Lasso simulations

Functions to simulate data

The functions below do the following.

  1. Simulate a sparse high-dimensional linear model \[ \mathbf y = \mathbf X \beta + \varepsilon, \text{ for } \varepsilon \sim N(0, \sigma^2 I) \]
  2. Fit ridge regression on a grid of \(\lambda\) values
  3. Iterate over multiple realizations of \(\varepsilon\)
  4. Plot the MSE of estimated coefficients as a function of \(\lambda\), with one line for each iterate

\[ \text{MSE}(\hat \beta_\text{ridge}(\lambda)) \]

In a real dataset we would only see one of these lines, but the simulation gives us a sense of how the performance could vary depending on the randomness of the noise in the linear model. (Optional: change the functions so you can also specify the noise level and see how larger noise variance affect the results)

instance <- function(X, L, n, p, beta, mu) {
  # Add noise to signal
  Y <- mu + rnorm(n)
  y <- Y - mean(Y)
  # Fit model with glmnet
  ridge_fit <- glmnet(X, y, standardize = TRUE, intercept = FALSE, alpha = 0, lambda = L)
  # Extract estimate coefficients
  beta_mat <- coef(ridge_fit)[-1, ]
  # Compute MSE using true beta
  MSEs <- apply(beta_mat, 2, function(beta_hat) sum((beta_hat - beta)^2))
  out <- as.numeric(MSEs)
  names(out) <- L
  out
}
high_dim_MSE_MC <- function(n, p, instances = 10) {
  ## Generating signal
  # A random sparse coefficient vector
  beta <- rnorm(p) * rpois(p, 1) * rbinom(p, 1, .5)

* **Short exercise A**
Answer these from the lasso simulations text:
(i) What value of alpha is passed to glmnet in the instance function?
(ii) What is the default number of instances in high_dim_MSE_MC?
(iii) What quantity is plotted as a function of lambda?
* **Short exercise B**
Carry the lasso simulations text forward from its last line.

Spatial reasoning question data
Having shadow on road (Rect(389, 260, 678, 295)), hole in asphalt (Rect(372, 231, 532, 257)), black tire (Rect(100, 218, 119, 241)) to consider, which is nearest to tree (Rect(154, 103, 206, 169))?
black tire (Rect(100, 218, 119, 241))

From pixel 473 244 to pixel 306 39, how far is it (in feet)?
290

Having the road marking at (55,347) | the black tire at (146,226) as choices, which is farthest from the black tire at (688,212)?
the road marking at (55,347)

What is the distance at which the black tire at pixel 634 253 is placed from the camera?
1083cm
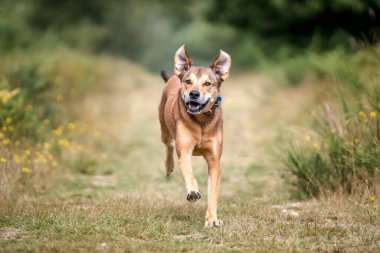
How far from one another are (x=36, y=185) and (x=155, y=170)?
111 inches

* **Written response A**
(i) 0
(ii) 10
(iii) The MSE of the estimated coefficients, with one line for each iterate

* **Written response B**
  # Fixed design matrix and mean
  X <- matrix(rnorm(n*p), nrow = n)
  mu <- X %*% beta
  # Lambda grid
  L <- exp(seq(
    from = log(max(n, p, sum(beta^2))),
    to = log(1e-3), length.out = n))
  ## Generate many noise instances
  # tidyverse version of replicate()
  output <- tibble(inst = 1:instances) %>% 
    mutate(MSEs = map(inst, ~instance(X, L, n, p, beta, mu)))
  ## Transform output to long data.frame
  out_df <- output %>% 
    unnest_longer("MSEs") %>%
    mutate(MSEs_id = as.numeric(MSEs_id))
  names(out_df) <- c("instance", "MSE", "lambda")
  ## Plot results
  out_df %>%
  ggplot(aes(lambda, MSE)) +
    ggtitle(bquote(
      list(sparsity == .(sum(beta != 0)),
           abs(abs(beta))^2 == .(round(sum(beta^2), 2)))
    )) +
    geom_line(aes(group = factor(instance)),
            alpha = .2,
            show.legend = FALSE) + 
    scale_x_log10() 
}

Delete the set.seed() line and run the function a few times to see the results.

set.seed(123456789) # delete this line
high_dim_MSE_MC(n = 100, p = 100, instances = 50)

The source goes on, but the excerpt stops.